For the priority thing, I was asking about how say items of same priority would be selected and ideas of ‘quality’ are used - “The Cinemachine ClearShot Camera component chooses among its children Virtual Cameras for the best quality shot of the target”
So in terms of weighting I was saying if there were 2 cameras with views of the objects but one was slightly occluded but I would actually prefer that camera then by adding priority I could compensate for the lower quality due to occlusion and choose that camera over the ‘clear shot’.
Many thanks for the tips and code it has definitely helped me get on track. Also shown that some custom coding is probably necessary earlier than I thought.

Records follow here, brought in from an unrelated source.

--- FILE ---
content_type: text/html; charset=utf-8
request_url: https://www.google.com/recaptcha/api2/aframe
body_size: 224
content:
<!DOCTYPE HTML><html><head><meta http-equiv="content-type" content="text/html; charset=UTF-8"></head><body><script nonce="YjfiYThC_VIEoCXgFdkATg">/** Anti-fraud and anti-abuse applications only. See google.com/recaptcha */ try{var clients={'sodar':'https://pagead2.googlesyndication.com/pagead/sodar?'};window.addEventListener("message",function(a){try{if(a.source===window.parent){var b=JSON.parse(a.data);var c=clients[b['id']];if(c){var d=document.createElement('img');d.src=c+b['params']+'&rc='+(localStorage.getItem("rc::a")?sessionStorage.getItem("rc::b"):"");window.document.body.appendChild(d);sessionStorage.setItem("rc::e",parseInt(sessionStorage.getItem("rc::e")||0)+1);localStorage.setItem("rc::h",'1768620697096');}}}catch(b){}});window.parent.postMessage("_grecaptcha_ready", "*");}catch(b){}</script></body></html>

Yes, I see that the colliders were off when you imported. How strange. Maybe it’s a Unity version thing - I exported using 2022.3.
For the ClearShot, shot quality is the first sort, so higher quality shots will win, regardless of priority. If multiple shots have the same quality, then priority resolves that. If multiple shots have the same quality AND the same priority, then ClearShot just makes an arbitrary choice.

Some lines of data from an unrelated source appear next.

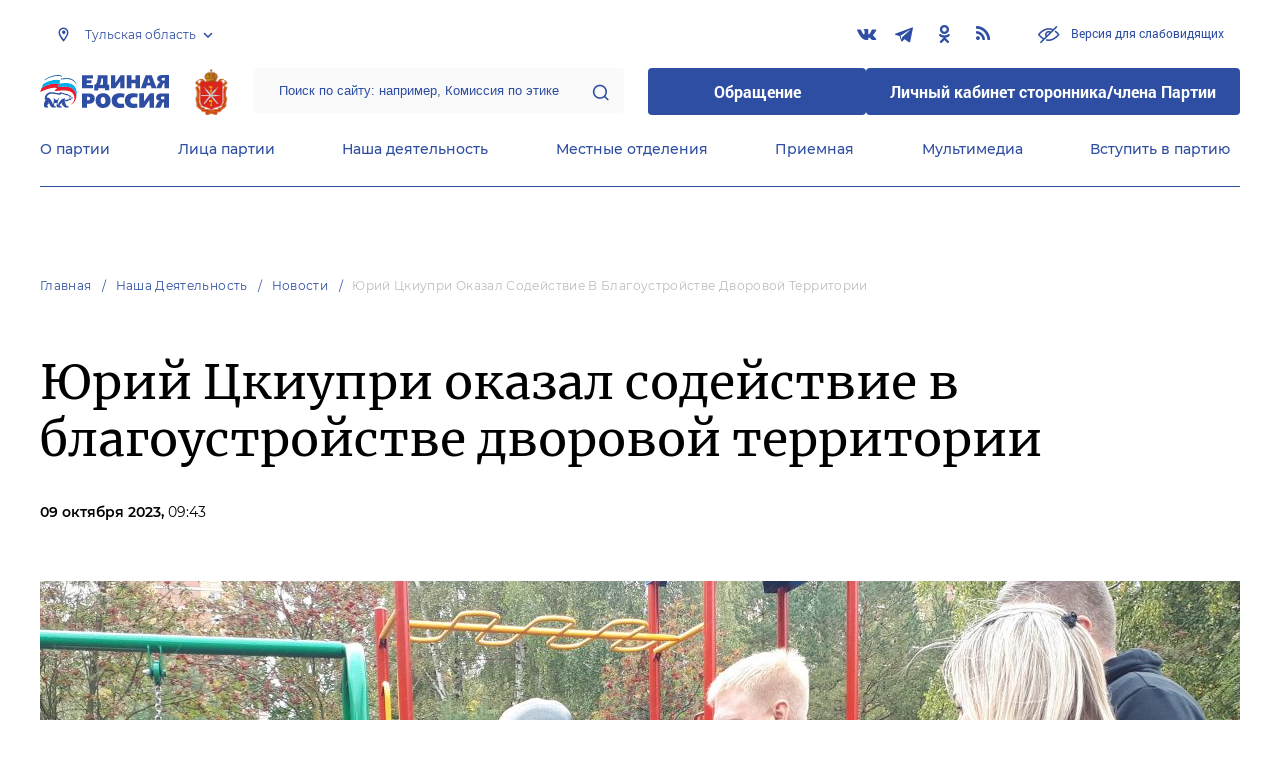

--- FILE ---
content_type: application/javascript
request_url: https://tula.er.ru/js/page-news-show.js?id=2772a1b6f850267ea25c
body_size: 513
content:
(window.webpackJsonp=window.webpackJsonp||[]).push([[14],{3:function(t,e,n){t.exports=n("TKcl")},TKcl:function(t,e,n){(function(t){"undefined"==typeof extyl&&(window.extyl={}),void 0===extyl.newsShow&&(extyl.newsShow={inProgress:!1,stopped:!1,init:function(){extyl.newsShow.initEvents()},initEvents:function(){var e=extyl.newsShow;t(window).scroll(e.scroll)},scroll:function(){var e=extyl.newsShow;if(!e.isStopped()&&!e.inProgress){var n=t(".js-items .js-item:not(.js-loaded) .js-banner").first();n.length&&n.offset().top-t(window).scrollTop()-t(window).height()<0&&e.getNext()}},isStopped:function(){var e=extyl.newsShow;return e.stopped||t(".js-items .js-item:not(.js-loaded)").attr("data-href").length||(e.stopped=!0),e.stopped},getNext:function(){var e=extyl.newsShow;e.inProgress=!0,t.ajax({type:"get",url:t(".js-items .js-item:not(.js-loaded)").attr("data-href"),success:function(e){t(".js-items .js-item").addClass("js-loaded"),t(".js-items").append(e),initJS(t(".js-items .js-item:not(.js-loaded)"))}}).done((function(){e.inProgress=!1}))}}),t((function(){extyl.newsShow.init()}))}).call(this,n("EVdn"))}},[[3,0,1]]]);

The current shot quality algorithm does not take partial occlusion into account. It does a simple raycast to the target point (in the test scene, that would be the center of the player sphere). Occluded is bad, not-occluded is good. If you set the “optimal target distance” setting to nonzero, then some additional calculation happens that increases the quality assessment as the target approaches that optimal distance from the camera.
Because the CinemachineCollider extension is on the ClearShot itself, its settings are shared by all the child cameras. If you remove the extension and instead add one to each of the child cameras, then you can have separate settings for each.
If you upgrade to CM3 (you can’t unless you also upgrade Unity to at least 2022.3) then you will have the option of coding your own custom shot quality evaluator.
Great thanks for the additional details (import maybe a Unity Bug bug then). Won’t be upgrading from 2021.3 for this project so I’ll stick with CM2 for the moment and look forward to unwrapping all the nice new features at a later date.